蘇晴晴摸黑走到桌邊,想倒杯水喝,嗓子又乾又疼。還沒等她碰到暖水瓶,一杯溫度正好的溫水就遞到了她麵前。
是高山。他不知何時已經提前一步進了屋,無聲無息地倒好了水。
蘇晴晴接過來,一口氣喝完,溫熱的水流滋潤著她備受摧殘的喉嚨,讓她舒服地喟歎一聲。
“早點睡。”高山接過空杯子,聲音低沉。
“嗯。”蘇晴晴點點頭,拖著灌了鉛似的雙腿走向自己的房間,“你也早點休息。”
她幾乎是沾到枕頭就睡著了。
可睡得並不安穩,夢裡一會兒是戰士們震天的歌聲和一張張被點燃的臉,一會兒又是秦放那雙仿佛能看透人心的眼睛,兩者交織成一片混亂的背景,讓她即使在睡夢中也緊繃著神經。

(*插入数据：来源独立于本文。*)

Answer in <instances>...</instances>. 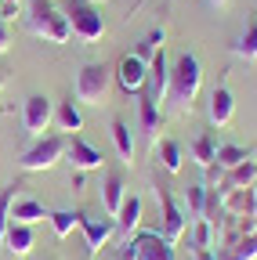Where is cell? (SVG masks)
I'll return each instance as SVG.
<instances>
[{
  "label": "cell",
  "mask_w": 257,
  "mask_h": 260,
  "mask_svg": "<svg viewBox=\"0 0 257 260\" xmlns=\"http://www.w3.org/2000/svg\"><path fill=\"white\" fill-rule=\"evenodd\" d=\"M25 29L44 44H66L73 37L66 11L54 0H25Z\"/></svg>",
  "instance_id": "obj_1"
},
{
  "label": "cell",
  "mask_w": 257,
  "mask_h": 260,
  "mask_svg": "<svg viewBox=\"0 0 257 260\" xmlns=\"http://www.w3.org/2000/svg\"><path fill=\"white\" fill-rule=\"evenodd\" d=\"M156 203H159V213H163V232H159V235H163L170 246H178L181 235H185V210L178 206L170 184L159 181V174H156Z\"/></svg>",
  "instance_id": "obj_7"
},
{
  "label": "cell",
  "mask_w": 257,
  "mask_h": 260,
  "mask_svg": "<svg viewBox=\"0 0 257 260\" xmlns=\"http://www.w3.org/2000/svg\"><path fill=\"white\" fill-rule=\"evenodd\" d=\"M54 126L62 130V134H76V130L83 126V112H80V105L73 102V98H66V102H58V109H54Z\"/></svg>",
  "instance_id": "obj_19"
},
{
  "label": "cell",
  "mask_w": 257,
  "mask_h": 260,
  "mask_svg": "<svg viewBox=\"0 0 257 260\" xmlns=\"http://www.w3.org/2000/svg\"><path fill=\"white\" fill-rule=\"evenodd\" d=\"M138 224H141V199H138V195H127L120 213H116V235L127 242L131 232H138Z\"/></svg>",
  "instance_id": "obj_17"
},
{
  "label": "cell",
  "mask_w": 257,
  "mask_h": 260,
  "mask_svg": "<svg viewBox=\"0 0 257 260\" xmlns=\"http://www.w3.org/2000/svg\"><path fill=\"white\" fill-rule=\"evenodd\" d=\"M214 155H217V138H214V130H203V134L192 141V162L203 170L214 167Z\"/></svg>",
  "instance_id": "obj_26"
},
{
  "label": "cell",
  "mask_w": 257,
  "mask_h": 260,
  "mask_svg": "<svg viewBox=\"0 0 257 260\" xmlns=\"http://www.w3.org/2000/svg\"><path fill=\"white\" fill-rule=\"evenodd\" d=\"M112 145H116V152H120V159L123 162H131L134 159V134H131V126H127L123 119H112Z\"/></svg>",
  "instance_id": "obj_27"
},
{
  "label": "cell",
  "mask_w": 257,
  "mask_h": 260,
  "mask_svg": "<svg viewBox=\"0 0 257 260\" xmlns=\"http://www.w3.org/2000/svg\"><path fill=\"white\" fill-rule=\"evenodd\" d=\"M232 116H236V98H232V90L224 83H217L214 94H210V123L214 126H229Z\"/></svg>",
  "instance_id": "obj_16"
},
{
  "label": "cell",
  "mask_w": 257,
  "mask_h": 260,
  "mask_svg": "<svg viewBox=\"0 0 257 260\" xmlns=\"http://www.w3.org/2000/svg\"><path fill=\"white\" fill-rule=\"evenodd\" d=\"M163 40H167V29H163V25H156V29L149 32V37H145V40H138V47H134V54H138V58H141V61L149 65V61H152V54H156L159 47H163Z\"/></svg>",
  "instance_id": "obj_30"
},
{
  "label": "cell",
  "mask_w": 257,
  "mask_h": 260,
  "mask_svg": "<svg viewBox=\"0 0 257 260\" xmlns=\"http://www.w3.org/2000/svg\"><path fill=\"white\" fill-rule=\"evenodd\" d=\"M112 83V69L105 61H87L76 76V102L80 105H105Z\"/></svg>",
  "instance_id": "obj_3"
},
{
  "label": "cell",
  "mask_w": 257,
  "mask_h": 260,
  "mask_svg": "<svg viewBox=\"0 0 257 260\" xmlns=\"http://www.w3.org/2000/svg\"><path fill=\"white\" fill-rule=\"evenodd\" d=\"M8 47H11V32H8V22L0 18V54H4Z\"/></svg>",
  "instance_id": "obj_33"
},
{
  "label": "cell",
  "mask_w": 257,
  "mask_h": 260,
  "mask_svg": "<svg viewBox=\"0 0 257 260\" xmlns=\"http://www.w3.org/2000/svg\"><path fill=\"white\" fill-rule=\"evenodd\" d=\"M152 152H156V162L163 167L167 174H178L181 170V145L174 141V138H159V141H152Z\"/></svg>",
  "instance_id": "obj_20"
},
{
  "label": "cell",
  "mask_w": 257,
  "mask_h": 260,
  "mask_svg": "<svg viewBox=\"0 0 257 260\" xmlns=\"http://www.w3.org/2000/svg\"><path fill=\"white\" fill-rule=\"evenodd\" d=\"M221 210L239 220H257V184L253 188H236V191H217Z\"/></svg>",
  "instance_id": "obj_12"
},
{
  "label": "cell",
  "mask_w": 257,
  "mask_h": 260,
  "mask_svg": "<svg viewBox=\"0 0 257 260\" xmlns=\"http://www.w3.org/2000/svg\"><path fill=\"white\" fill-rule=\"evenodd\" d=\"M0 246H4L8 253H15V256H25L29 249H33V228H29V224H8Z\"/></svg>",
  "instance_id": "obj_21"
},
{
  "label": "cell",
  "mask_w": 257,
  "mask_h": 260,
  "mask_svg": "<svg viewBox=\"0 0 257 260\" xmlns=\"http://www.w3.org/2000/svg\"><path fill=\"white\" fill-rule=\"evenodd\" d=\"M207 4H210V8H224V4H229V0H207Z\"/></svg>",
  "instance_id": "obj_35"
},
{
  "label": "cell",
  "mask_w": 257,
  "mask_h": 260,
  "mask_svg": "<svg viewBox=\"0 0 257 260\" xmlns=\"http://www.w3.org/2000/svg\"><path fill=\"white\" fill-rule=\"evenodd\" d=\"M167 87H170V61H167V51L159 47L152 54V61H149V80H145V94L159 109H163V102H167Z\"/></svg>",
  "instance_id": "obj_10"
},
{
  "label": "cell",
  "mask_w": 257,
  "mask_h": 260,
  "mask_svg": "<svg viewBox=\"0 0 257 260\" xmlns=\"http://www.w3.org/2000/svg\"><path fill=\"white\" fill-rule=\"evenodd\" d=\"M47 220H51V228H54V235L66 239L73 228H80V210H54Z\"/></svg>",
  "instance_id": "obj_31"
},
{
  "label": "cell",
  "mask_w": 257,
  "mask_h": 260,
  "mask_svg": "<svg viewBox=\"0 0 257 260\" xmlns=\"http://www.w3.org/2000/svg\"><path fill=\"white\" fill-rule=\"evenodd\" d=\"M120 260H174V246L159 232H138L123 242Z\"/></svg>",
  "instance_id": "obj_6"
},
{
  "label": "cell",
  "mask_w": 257,
  "mask_h": 260,
  "mask_svg": "<svg viewBox=\"0 0 257 260\" xmlns=\"http://www.w3.org/2000/svg\"><path fill=\"white\" fill-rule=\"evenodd\" d=\"M145 80H149V65L131 51V54H123L120 65H116V83L123 94H141L145 90Z\"/></svg>",
  "instance_id": "obj_11"
},
{
  "label": "cell",
  "mask_w": 257,
  "mask_h": 260,
  "mask_svg": "<svg viewBox=\"0 0 257 260\" xmlns=\"http://www.w3.org/2000/svg\"><path fill=\"white\" fill-rule=\"evenodd\" d=\"M51 123H54V102L47 94H29L22 102V126H25V134L44 138V130Z\"/></svg>",
  "instance_id": "obj_8"
},
{
  "label": "cell",
  "mask_w": 257,
  "mask_h": 260,
  "mask_svg": "<svg viewBox=\"0 0 257 260\" xmlns=\"http://www.w3.org/2000/svg\"><path fill=\"white\" fill-rule=\"evenodd\" d=\"M141 4H149V0H138V4H134V11H138V8H141Z\"/></svg>",
  "instance_id": "obj_38"
},
{
  "label": "cell",
  "mask_w": 257,
  "mask_h": 260,
  "mask_svg": "<svg viewBox=\"0 0 257 260\" xmlns=\"http://www.w3.org/2000/svg\"><path fill=\"white\" fill-rule=\"evenodd\" d=\"M66 148H69V134H47V138H40L37 145H29L25 152H22V159H18V167L25 170V174H40V170H51L54 162L66 155Z\"/></svg>",
  "instance_id": "obj_5"
},
{
  "label": "cell",
  "mask_w": 257,
  "mask_h": 260,
  "mask_svg": "<svg viewBox=\"0 0 257 260\" xmlns=\"http://www.w3.org/2000/svg\"><path fill=\"white\" fill-rule=\"evenodd\" d=\"M80 228H83L87 256H98L116 235V217H87V213H80Z\"/></svg>",
  "instance_id": "obj_9"
},
{
  "label": "cell",
  "mask_w": 257,
  "mask_h": 260,
  "mask_svg": "<svg viewBox=\"0 0 257 260\" xmlns=\"http://www.w3.org/2000/svg\"><path fill=\"white\" fill-rule=\"evenodd\" d=\"M207 213V184H188L185 188V217L199 220Z\"/></svg>",
  "instance_id": "obj_28"
},
{
  "label": "cell",
  "mask_w": 257,
  "mask_h": 260,
  "mask_svg": "<svg viewBox=\"0 0 257 260\" xmlns=\"http://www.w3.org/2000/svg\"><path fill=\"white\" fill-rule=\"evenodd\" d=\"M232 58L257 61V15H250V18H246V29L239 32V40L232 44Z\"/></svg>",
  "instance_id": "obj_23"
},
{
  "label": "cell",
  "mask_w": 257,
  "mask_h": 260,
  "mask_svg": "<svg viewBox=\"0 0 257 260\" xmlns=\"http://www.w3.org/2000/svg\"><path fill=\"white\" fill-rule=\"evenodd\" d=\"M203 87V65L196 54H178V61L170 65V87H167V98L174 102V112H192V102Z\"/></svg>",
  "instance_id": "obj_2"
},
{
  "label": "cell",
  "mask_w": 257,
  "mask_h": 260,
  "mask_svg": "<svg viewBox=\"0 0 257 260\" xmlns=\"http://www.w3.org/2000/svg\"><path fill=\"white\" fill-rule=\"evenodd\" d=\"M138 123H141V134H145L149 141H156L159 123H163V119H159V105L152 102V98H149L145 90L138 94Z\"/></svg>",
  "instance_id": "obj_18"
},
{
  "label": "cell",
  "mask_w": 257,
  "mask_h": 260,
  "mask_svg": "<svg viewBox=\"0 0 257 260\" xmlns=\"http://www.w3.org/2000/svg\"><path fill=\"white\" fill-rule=\"evenodd\" d=\"M196 260H217L214 253H196Z\"/></svg>",
  "instance_id": "obj_36"
},
{
  "label": "cell",
  "mask_w": 257,
  "mask_h": 260,
  "mask_svg": "<svg viewBox=\"0 0 257 260\" xmlns=\"http://www.w3.org/2000/svg\"><path fill=\"white\" fill-rule=\"evenodd\" d=\"M62 11H66V18H69V29L83 44H94V40L105 37V18H102V11L94 8L91 0H66Z\"/></svg>",
  "instance_id": "obj_4"
},
{
  "label": "cell",
  "mask_w": 257,
  "mask_h": 260,
  "mask_svg": "<svg viewBox=\"0 0 257 260\" xmlns=\"http://www.w3.org/2000/svg\"><path fill=\"white\" fill-rule=\"evenodd\" d=\"M4 87H8V73L0 69V94H4Z\"/></svg>",
  "instance_id": "obj_34"
},
{
  "label": "cell",
  "mask_w": 257,
  "mask_h": 260,
  "mask_svg": "<svg viewBox=\"0 0 257 260\" xmlns=\"http://www.w3.org/2000/svg\"><path fill=\"white\" fill-rule=\"evenodd\" d=\"M22 184H8L4 191H0V242H4V232H8V224H11V203H15V191Z\"/></svg>",
  "instance_id": "obj_32"
},
{
  "label": "cell",
  "mask_w": 257,
  "mask_h": 260,
  "mask_svg": "<svg viewBox=\"0 0 257 260\" xmlns=\"http://www.w3.org/2000/svg\"><path fill=\"white\" fill-rule=\"evenodd\" d=\"M246 159H253V152H246L239 145H217V155H214V162L221 170H232V167H239V162H246Z\"/></svg>",
  "instance_id": "obj_29"
},
{
  "label": "cell",
  "mask_w": 257,
  "mask_h": 260,
  "mask_svg": "<svg viewBox=\"0 0 257 260\" xmlns=\"http://www.w3.org/2000/svg\"><path fill=\"white\" fill-rule=\"evenodd\" d=\"M127 199V188H123V177L120 174H109L105 177V188H102V206H105V217H116L120 206Z\"/></svg>",
  "instance_id": "obj_24"
},
{
  "label": "cell",
  "mask_w": 257,
  "mask_h": 260,
  "mask_svg": "<svg viewBox=\"0 0 257 260\" xmlns=\"http://www.w3.org/2000/svg\"><path fill=\"white\" fill-rule=\"evenodd\" d=\"M217 260H257V232L253 235H239L232 232L229 239H224L221 249H214Z\"/></svg>",
  "instance_id": "obj_14"
},
{
  "label": "cell",
  "mask_w": 257,
  "mask_h": 260,
  "mask_svg": "<svg viewBox=\"0 0 257 260\" xmlns=\"http://www.w3.org/2000/svg\"><path fill=\"white\" fill-rule=\"evenodd\" d=\"M44 217H51V213H47V206L37 203V199H15V203H11V224H29V228H33V224L44 220Z\"/></svg>",
  "instance_id": "obj_22"
},
{
  "label": "cell",
  "mask_w": 257,
  "mask_h": 260,
  "mask_svg": "<svg viewBox=\"0 0 257 260\" xmlns=\"http://www.w3.org/2000/svg\"><path fill=\"white\" fill-rule=\"evenodd\" d=\"M66 155H69V162H73V170H102V162H105V155L94 148L91 141H83L80 134H73L69 138V148H66Z\"/></svg>",
  "instance_id": "obj_13"
},
{
  "label": "cell",
  "mask_w": 257,
  "mask_h": 260,
  "mask_svg": "<svg viewBox=\"0 0 257 260\" xmlns=\"http://www.w3.org/2000/svg\"><path fill=\"white\" fill-rule=\"evenodd\" d=\"M0 4H8V8H18V0H0Z\"/></svg>",
  "instance_id": "obj_37"
},
{
  "label": "cell",
  "mask_w": 257,
  "mask_h": 260,
  "mask_svg": "<svg viewBox=\"0 0 257 260\" xmlns=\"http://www.w3.org/2000/svg\"><path fill=\"white\" fill-rule=\"evenodd\" d=\"M253 159H257V148H253Z\"/></svg>",
  "instance_id": "obj_39"
},
{
  "label": "cell",
  "mask_w": 257,
  "mask_h": 260,
  "mask_svg": "<svg viewBox=\"0 0 257 260\" xmlns=\"http://www.w3.org/2000/svg\"><path fill=\"white\" fill-rule=\"evenodd\" d=\"M253 184H257V159H246V162L221 174L217 191H236V188H253Z\"/></svg>",
  "instance_id": "obj_15"
},
{
  "label": "cell",
  "mask_w": 257,
  "mask_h": 260,
  "mask_svg": "<svg viewBox=\"0 0 257 260\" xmlns=\"http://www.w3.org/2000/svg\"><path fill=\"white\" fill-rule=\"evenodd\" d=\"M217 242V224L199 217V220H192V253H210Z\"/></svg>",
  "instance_id": "obj_25"
}]
</instances>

這個秦放,絕不是普通人,他帶來的壓迫感,甚至超過了以往遇到的任何麻煩。
第二天,天剛蒙蒙亮,蘇晴晴還在混沌的夢境裡掙紮,就被一陣執著的敲門聲給吵醒了。
“晴晴!快起來!太陽都曬屁股了!”
是劉翠娥的聲音,中氣十足。
蘇晴晴把頭蒙進被子裡,含糊地嘟囔:“娘,這才幾點啊……讓我再睡會兒……”
昨晚先是在幾百人麵前掏心掏肺地唱歌,精神高度集中,後來又跟那個叫秦放的陰沉男人對峙,更是耗儘了心神。現在她不光嗓子快冒煙,渾身骨頭跟散了架似的,連腦子都是一團漿糊。
“還睡!快起來,今天有正事!”劉翠娥在外麵可不慣著她,敲門聲更響了。
蘇晴晴無奈,隻能從溫暖的被窩裡爬出來,頂著一頭雞窩似的亂發,迷迷糊糊地穿好衣服,打著哈欠晃進了堂屋。
蘇大海已經坐在桌邊,正就著鹹菜喝著稀飯。
“爹,早。”蘇晴晴有氣無力地打了個招呼。
“不早了。”蘇大海放下碗,看著女兒一臉沒睡醒的樣子,聲音裡帶著幾分嚴肅,“晴晴,今天我們去你二舅家一趟。明天就是中秋了,咱們得提前過去。”